The National Road Safety Commission (NRSC) is expected to begin a nationwide towing programme in July 2017, to ensure that all vehicles that breakdown on highways are cleared off the roads.
For this reason, drivers are required to pay a road safety fee ranging between GHC 10 and GHC 200 in addition to their road worthy certification fees.
Commercial vehicles and taxes will pay GH¢40, mini buses will pay GH¢80, while heavy duty trucks will pay between GH¢80 and GH¢200 annually, depending on their tonnage. Non-commercial vehicles are expected to pay GH¢20. The Road Safety Management Services Limited (RSMSL) has already acquired some 118 trucks ahead of the implementation, for the exercise.
But several persons have kicked against the policy calling on government to scrap it immediately. A former President of the Ghana Institution of Engineers (GhIE), Ing. Magnus Lincoln Quarshie, says the approach is a total rip-off.
But Osei-Owusu, who once headed the Driver and Vehicle Licensing Authority (DVLA), insisted in an interview with Citi News’ Duke Mensah Opoku that the counter arguments are not tenable.
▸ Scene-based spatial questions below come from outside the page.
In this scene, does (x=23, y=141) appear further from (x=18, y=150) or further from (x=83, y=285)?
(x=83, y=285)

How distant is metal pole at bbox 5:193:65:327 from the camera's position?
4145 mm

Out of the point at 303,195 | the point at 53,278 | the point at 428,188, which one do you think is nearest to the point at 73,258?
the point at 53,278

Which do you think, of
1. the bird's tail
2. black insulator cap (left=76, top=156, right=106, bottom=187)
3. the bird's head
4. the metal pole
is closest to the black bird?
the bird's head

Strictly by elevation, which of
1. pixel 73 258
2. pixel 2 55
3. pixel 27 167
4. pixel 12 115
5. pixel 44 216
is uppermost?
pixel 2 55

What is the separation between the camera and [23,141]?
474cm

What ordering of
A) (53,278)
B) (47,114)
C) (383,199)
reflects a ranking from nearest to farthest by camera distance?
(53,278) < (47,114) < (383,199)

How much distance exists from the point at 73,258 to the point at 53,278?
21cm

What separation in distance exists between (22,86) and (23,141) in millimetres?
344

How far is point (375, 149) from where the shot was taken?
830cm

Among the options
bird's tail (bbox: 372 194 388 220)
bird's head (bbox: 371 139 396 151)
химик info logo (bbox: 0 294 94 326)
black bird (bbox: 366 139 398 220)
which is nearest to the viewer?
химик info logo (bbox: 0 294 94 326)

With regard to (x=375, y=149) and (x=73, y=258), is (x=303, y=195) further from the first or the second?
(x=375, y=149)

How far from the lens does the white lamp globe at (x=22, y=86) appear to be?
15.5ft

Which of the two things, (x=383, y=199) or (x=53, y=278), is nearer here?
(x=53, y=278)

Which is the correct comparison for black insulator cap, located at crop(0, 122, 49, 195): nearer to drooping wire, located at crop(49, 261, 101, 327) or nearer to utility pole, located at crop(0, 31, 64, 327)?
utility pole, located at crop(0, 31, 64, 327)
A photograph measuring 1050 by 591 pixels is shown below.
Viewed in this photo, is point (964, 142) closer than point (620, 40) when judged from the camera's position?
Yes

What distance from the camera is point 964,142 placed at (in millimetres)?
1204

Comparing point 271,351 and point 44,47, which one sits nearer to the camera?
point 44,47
“Your car may never have to be towed but you can run into a vehicle that is disabled. Sometimes we are just parochial; we discuss the issue only on one side. What you are discussing is not your vehicle; it is the risk to road users. The risk that a broken down vehicle possesses is not to only the driver but to everyone who plies the road,” he stated.
He urged that the arguments should revolve around the dangers that such broken down vehicles could cause to human lives.
“Anytime there is a disabled vehicle on the road, there is a risk to the life of every road user. So if we don’t focus on removing the risk to the road and we focus on how much will it cost, who is doing the work, we’ll be missing the problem. It’s my vehicle that has broken down, and during the time, I don’t have money and it will genuinely happen to many people.”
The 1st Deputy Speaker who was a lead discussant during the formulation of the policy in 2011, said initially the policy was to charge only heavy duty truck owners, but it was later extended to other categories of vehicles in order to create a pool of funds for undertaking such programme.
“When it comes to the heavy duty truck owners that were the main reason we changed the rule to making a contribution to a pool; because they explained legitimately that they carry the load, but they are not paid. The charges are paid to their owners so anytime they are on the road they have small amount of money for their personal expenses. When you observe, anytime those vehicles break down, you find that their owners come with mechanics because the drivers are not holding the money there. So if you leave it to them, the disabled vehicles will not be towed and other road users’ lives will be in danger,” he added.
“In 2011, every stakeholder was involved. All the driver unions in Koforidua, where we finalized the document were involved. Myself and Osei Prempeh were the lead discussants. All the driver unions were represented. At the time, the controversy was whether to pay the entire amount to the operator or hold it and pay when they discharge services. Your car may never have to be towed but you can run into a vehicle that is disabled,” he reiterated,
Meanwhile, the Roads and Transport Committee of Parliament is currently locked up in a meeting with the Road Safety Commission, the DVLA and other stakeholders over the matter.
According to the Ranking Member on the Committee, Governs Kwame Agbodza, the committee wants to probe the issues surrounding the implementation and possibly recommend the recall of the Legislative Instrument supporting the fee.
Some MPs including the Deputy Minority Leader, James Avedzi Klutse, had earlier called for the policy to be scrapped following the reactions.
But Osei-Owusu said the critics lack understanding of the issue.
“That is what politicians do; jumping on bandwagon…sometimes I think that some politicians are too hasty. If you ask them to go deep into the matter they have not even considered all the issues. As far as I’m concerned it is a risk to everybody,” he said.